Yakup and his wife came to faith in Western Turkey but returned to serve in the area where they grew up. Their story is like that of many secular Kurds. Wanting to escape both Turkey and the religion of his family, Yakup left for Europe. After arriving he promptly rejected Islam and became a Communist. Five years later he was forced to return to Turkey to fulfill his compulsory military service.

After serving in the army he got married and began to have thoughts about God. He went to the mosque and told God he wanted to get to know him. Shortly after that, God brought a man into his life that shared with him the truth of “Isa Mesih” (Yeshua the Messiah) and then brought him to an international church in western Turkey. He started to read the Incil (the New Covenant) and Isa’s words from the Sermon on the Mount really impacted him. Six months later while at the church, both Yakup and his wife accepted an invitation to place their trust and faith in Isa Mesih. They confessed their sins, received prayer and in his words “cried like a fountain”. Later, the Lord sovereignly spoke to Yakup and his wife about returning to their ancient homeland in the East to serve Him. The process took four years, but they returned and use their city as a base to visit isolated believers and seekers along this ancient highway.

Silas, on the other hand, was a refugee who fled his native Iran and the oppression there. His final destination was also Europe. Like many other Kurdish Iranian refugees he got stuck in Turkey and eventually wanted to commit suicide. Help came when a friend invited him to an Iranian fellowship in Western Turkey. He loved the worship but thought the pastor was a deranged maniac. He began to read the Bible daily and one night he was knocked to the ground by a presence. He kept repeating “God don’t leave me.” He had committed many sins but suddenly he felt an overwhelming peace that continued on for another fifteen days! He went to church and prayed, “God, touch me again and I will know that it was you who touched me late that night at my apartment. Then I will follow you.”

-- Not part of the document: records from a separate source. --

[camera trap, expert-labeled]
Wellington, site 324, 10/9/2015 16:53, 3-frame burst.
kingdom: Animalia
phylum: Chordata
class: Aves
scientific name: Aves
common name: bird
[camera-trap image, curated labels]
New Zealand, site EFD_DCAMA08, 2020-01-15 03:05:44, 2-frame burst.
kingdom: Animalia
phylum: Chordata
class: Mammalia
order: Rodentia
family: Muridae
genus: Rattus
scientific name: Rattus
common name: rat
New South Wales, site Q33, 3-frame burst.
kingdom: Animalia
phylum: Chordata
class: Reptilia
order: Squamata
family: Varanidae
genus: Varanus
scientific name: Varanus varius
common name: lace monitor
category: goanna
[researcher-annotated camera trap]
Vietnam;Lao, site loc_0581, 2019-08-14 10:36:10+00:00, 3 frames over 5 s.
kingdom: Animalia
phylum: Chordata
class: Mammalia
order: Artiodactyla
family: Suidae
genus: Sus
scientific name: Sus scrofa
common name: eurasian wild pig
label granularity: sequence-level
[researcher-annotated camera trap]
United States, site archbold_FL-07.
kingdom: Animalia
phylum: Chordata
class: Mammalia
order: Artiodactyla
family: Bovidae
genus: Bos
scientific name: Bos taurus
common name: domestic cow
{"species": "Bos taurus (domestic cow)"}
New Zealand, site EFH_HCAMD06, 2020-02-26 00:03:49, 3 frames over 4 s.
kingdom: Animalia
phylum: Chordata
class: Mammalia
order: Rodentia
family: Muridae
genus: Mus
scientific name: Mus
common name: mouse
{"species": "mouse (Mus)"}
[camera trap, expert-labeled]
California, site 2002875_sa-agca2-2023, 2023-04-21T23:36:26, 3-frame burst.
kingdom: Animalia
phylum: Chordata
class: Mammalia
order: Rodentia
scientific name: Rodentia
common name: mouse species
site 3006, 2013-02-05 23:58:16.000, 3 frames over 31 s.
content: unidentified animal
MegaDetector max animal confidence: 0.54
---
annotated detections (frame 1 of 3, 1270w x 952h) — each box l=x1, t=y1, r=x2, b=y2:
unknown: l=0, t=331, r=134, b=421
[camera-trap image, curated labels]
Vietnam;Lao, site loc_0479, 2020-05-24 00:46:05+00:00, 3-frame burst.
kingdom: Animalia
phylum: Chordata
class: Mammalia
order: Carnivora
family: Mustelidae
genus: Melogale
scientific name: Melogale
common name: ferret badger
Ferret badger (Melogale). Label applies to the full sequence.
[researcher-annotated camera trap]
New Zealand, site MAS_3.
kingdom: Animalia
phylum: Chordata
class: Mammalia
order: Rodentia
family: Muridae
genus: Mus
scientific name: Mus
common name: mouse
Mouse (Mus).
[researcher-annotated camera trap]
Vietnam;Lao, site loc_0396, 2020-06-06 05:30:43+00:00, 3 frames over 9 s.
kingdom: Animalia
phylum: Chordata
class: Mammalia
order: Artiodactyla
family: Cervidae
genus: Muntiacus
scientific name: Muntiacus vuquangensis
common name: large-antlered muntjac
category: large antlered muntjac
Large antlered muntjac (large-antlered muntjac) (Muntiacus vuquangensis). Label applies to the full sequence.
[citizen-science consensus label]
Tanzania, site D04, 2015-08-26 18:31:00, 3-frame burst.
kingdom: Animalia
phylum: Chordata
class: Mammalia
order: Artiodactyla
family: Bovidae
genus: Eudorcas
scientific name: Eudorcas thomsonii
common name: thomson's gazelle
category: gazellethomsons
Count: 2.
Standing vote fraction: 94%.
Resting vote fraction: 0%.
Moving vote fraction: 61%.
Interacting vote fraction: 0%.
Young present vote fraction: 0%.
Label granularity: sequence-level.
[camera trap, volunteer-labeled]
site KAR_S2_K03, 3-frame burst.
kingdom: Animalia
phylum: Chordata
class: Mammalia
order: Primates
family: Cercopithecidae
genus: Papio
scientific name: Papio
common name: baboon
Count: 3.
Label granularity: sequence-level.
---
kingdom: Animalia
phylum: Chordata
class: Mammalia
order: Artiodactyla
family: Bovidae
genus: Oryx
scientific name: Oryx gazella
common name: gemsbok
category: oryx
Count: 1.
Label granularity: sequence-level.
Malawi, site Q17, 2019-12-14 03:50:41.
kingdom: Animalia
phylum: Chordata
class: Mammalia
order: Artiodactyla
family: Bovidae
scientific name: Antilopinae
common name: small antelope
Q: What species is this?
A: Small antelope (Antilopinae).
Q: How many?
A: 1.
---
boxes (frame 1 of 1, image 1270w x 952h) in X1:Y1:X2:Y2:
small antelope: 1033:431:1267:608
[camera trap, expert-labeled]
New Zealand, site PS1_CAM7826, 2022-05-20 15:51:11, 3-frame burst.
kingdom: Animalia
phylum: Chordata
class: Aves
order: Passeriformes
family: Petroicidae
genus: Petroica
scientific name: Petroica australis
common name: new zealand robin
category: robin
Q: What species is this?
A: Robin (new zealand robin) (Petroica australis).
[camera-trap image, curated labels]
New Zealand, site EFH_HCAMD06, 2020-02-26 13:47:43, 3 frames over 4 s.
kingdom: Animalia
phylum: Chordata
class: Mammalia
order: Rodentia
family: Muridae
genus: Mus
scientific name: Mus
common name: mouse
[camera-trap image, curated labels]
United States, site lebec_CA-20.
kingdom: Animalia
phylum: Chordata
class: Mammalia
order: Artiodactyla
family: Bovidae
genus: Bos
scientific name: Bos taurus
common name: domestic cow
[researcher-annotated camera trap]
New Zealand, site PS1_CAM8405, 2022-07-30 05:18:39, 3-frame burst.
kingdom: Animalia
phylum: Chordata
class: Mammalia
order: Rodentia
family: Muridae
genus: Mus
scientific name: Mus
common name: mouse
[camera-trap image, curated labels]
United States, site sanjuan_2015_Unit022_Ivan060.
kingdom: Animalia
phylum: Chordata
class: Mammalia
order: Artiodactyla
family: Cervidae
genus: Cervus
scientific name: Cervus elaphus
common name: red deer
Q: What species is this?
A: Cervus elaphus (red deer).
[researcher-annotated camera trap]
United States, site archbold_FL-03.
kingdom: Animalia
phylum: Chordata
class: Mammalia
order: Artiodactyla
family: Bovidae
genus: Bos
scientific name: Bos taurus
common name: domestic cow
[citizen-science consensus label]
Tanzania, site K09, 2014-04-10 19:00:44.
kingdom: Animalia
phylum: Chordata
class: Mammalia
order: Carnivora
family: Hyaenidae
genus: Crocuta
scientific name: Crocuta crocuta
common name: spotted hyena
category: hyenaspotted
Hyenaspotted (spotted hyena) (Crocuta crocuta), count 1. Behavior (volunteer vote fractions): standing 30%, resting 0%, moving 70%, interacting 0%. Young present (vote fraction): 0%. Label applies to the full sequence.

Silas explained, “I felt I was too filthy to read God’s word or go to church, so I stopped going.” Sometime after Silas’s desperate prayer, Jesus appeared to him in a dream. “Is that you, Jesus?” Silas asked. “He hugged me and said ‘I chose you, now go.’ I then read John 15.16, ‘I have chosen you to bear fruit.’ The same words spoken to me in my dream by Jesus.” Today Silas not only serves the congregation as their leader and pastor, but also supports the development of other fellowships in the area.

Pray for the body of Messiah in these areas comprised of small groups of isolated believers. Pray for us here at Revive Israel as we partner with others in Turkey, Israel and throughout the nations to develop a practical internship to serve on this Highway. We are excited to see how God is working this out. Please be in prayer for laborers for his Highway so that the promise of “in that day” may be “in our day”!